痛みなどの自覚症状もなく、単に歯のクリーニングで初めて訪れたクリニックで、

「右下5番、右上4番のの表面が薄ら黒い。
軽度の虫歯なので削りましょう」

と、レントゲンも撮らずにいきなりまず1本(右下5番)の表面を削られました。

しかも、「痛くない」=「神経まで行っていない」だと素人考えで思うのですが、治療前に麻酔をするかしないか聞かれたので、

「痛いんですか?」

と聞いたら、

「もしかしたら神経に届いているかもしれないから、痛いかどうかは半々の確率」

と言われました。

神経まで届いてるかも、ということは、可能性レベルだとしても深いかもしれないと目視診断されているということですよね?

そんな状態なのに、レントゲンで中も確認しないで削り始めて、正しい治療が出来るものなのでしょうか?
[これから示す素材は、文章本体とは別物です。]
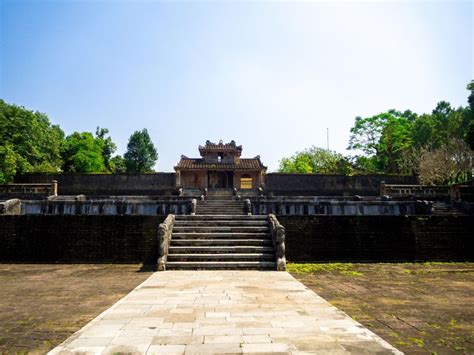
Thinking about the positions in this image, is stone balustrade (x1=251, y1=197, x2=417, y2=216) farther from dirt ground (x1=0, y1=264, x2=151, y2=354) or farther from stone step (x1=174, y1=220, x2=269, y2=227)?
dirt ground (x1=0, y1=264, x2=151, y2=354)

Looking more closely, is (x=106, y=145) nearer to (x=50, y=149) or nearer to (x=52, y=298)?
(x=50, y=149)

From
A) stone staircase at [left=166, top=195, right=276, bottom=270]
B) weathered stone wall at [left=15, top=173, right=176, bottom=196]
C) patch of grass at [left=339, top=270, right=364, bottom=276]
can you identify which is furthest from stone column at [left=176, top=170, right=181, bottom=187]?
patch of grass at [left=339, top=270, right=364, bottom=276]

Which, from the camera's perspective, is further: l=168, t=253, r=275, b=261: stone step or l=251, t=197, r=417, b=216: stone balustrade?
l=251, t=197, r=417, b=216: stone balustrade

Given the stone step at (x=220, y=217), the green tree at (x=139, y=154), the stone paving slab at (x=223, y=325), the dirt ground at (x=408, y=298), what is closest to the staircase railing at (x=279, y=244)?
the dirt ground at (x=408, y=298)

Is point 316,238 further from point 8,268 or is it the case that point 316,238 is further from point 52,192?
point 52,192

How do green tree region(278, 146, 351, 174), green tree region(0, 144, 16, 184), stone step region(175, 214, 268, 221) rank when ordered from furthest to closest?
green tree region(278, 146, 351, 174) → green tree region(0, 144, 16, 184) → stone step region(175, 214, 268, 221)

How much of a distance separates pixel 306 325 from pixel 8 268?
850cm

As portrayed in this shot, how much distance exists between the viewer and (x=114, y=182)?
29.3 m

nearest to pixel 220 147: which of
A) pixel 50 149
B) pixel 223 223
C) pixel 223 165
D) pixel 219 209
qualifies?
pixel 223 165

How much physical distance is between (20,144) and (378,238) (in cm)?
3203

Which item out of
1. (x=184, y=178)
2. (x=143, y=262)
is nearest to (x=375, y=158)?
(x=184, y=178)

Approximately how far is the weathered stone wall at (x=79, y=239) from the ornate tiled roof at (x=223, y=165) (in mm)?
21607

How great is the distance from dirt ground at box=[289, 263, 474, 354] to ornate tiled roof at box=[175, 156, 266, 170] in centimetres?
2297

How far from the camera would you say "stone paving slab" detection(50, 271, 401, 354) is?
336 centimetres
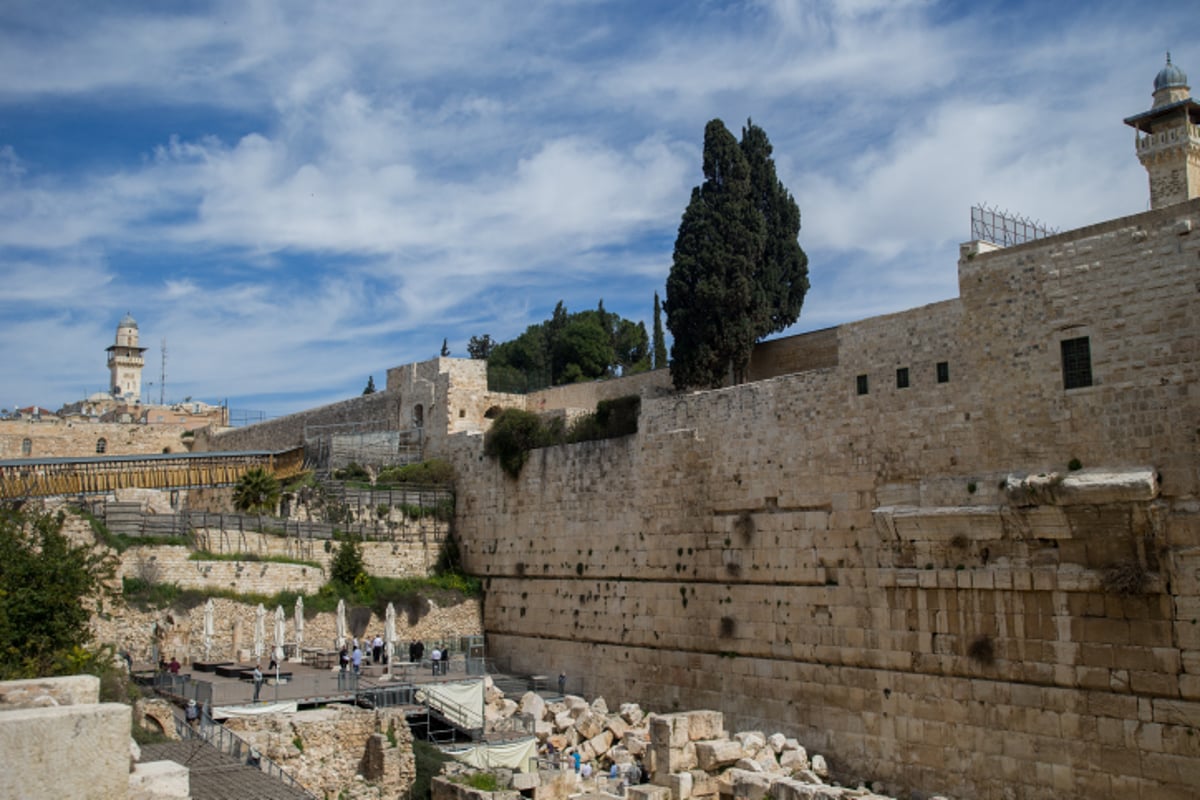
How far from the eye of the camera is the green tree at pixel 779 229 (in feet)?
71.5

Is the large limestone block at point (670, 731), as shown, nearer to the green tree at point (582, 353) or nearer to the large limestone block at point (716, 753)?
the large limestone block at point (716, 753)

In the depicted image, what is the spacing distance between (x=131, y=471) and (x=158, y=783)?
80.1 feet

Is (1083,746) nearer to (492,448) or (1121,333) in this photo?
(1121,333)

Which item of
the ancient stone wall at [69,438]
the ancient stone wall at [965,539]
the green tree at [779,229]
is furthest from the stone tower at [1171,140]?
the ancient stone wall at [69,438]

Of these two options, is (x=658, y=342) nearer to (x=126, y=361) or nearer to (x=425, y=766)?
(x=425, y=766)

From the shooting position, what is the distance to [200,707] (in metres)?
14.2

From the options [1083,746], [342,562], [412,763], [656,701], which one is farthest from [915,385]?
[342,562]

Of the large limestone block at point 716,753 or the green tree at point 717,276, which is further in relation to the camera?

結局麻酔をかけて治療を行ったので、どの程度深く削られたのか不明です。
尋ねようと思った時には先生は次の患者さんを診ていて聞けませんでした。

ただ、被せモノは痛みも違和感もなく上手く収まっています。



また、次回に削る予定の右上4番に関しても、鏡で自分の目で確認しましたが、表面は確かにうっすら黒くなっています。
全然痛くはありません。

「表面も黒くなっているし、こちらはもしかしたら中で広がっているかもしれないから、最悪4分の1くらい削ることになるかもしれない」

と言われましたが、やはりレントゲンは撮らないようです。



1年ほど前に別の歯医者でクリーニングを行った際に既にこの上右4番の薄ら黒い部分は確認されており、その時はレントゲンを撮って、治療を恐がる私に、

「まだ虫歯ではなくなりかけなので、このまま放置して様子を見ても大丈夫」

と言われていました。

1年前なので、進行している可能性はあるのですが、今回のクリニックでレントゲンも撮らずにいきなり治療するのが正しいのかとても不安です。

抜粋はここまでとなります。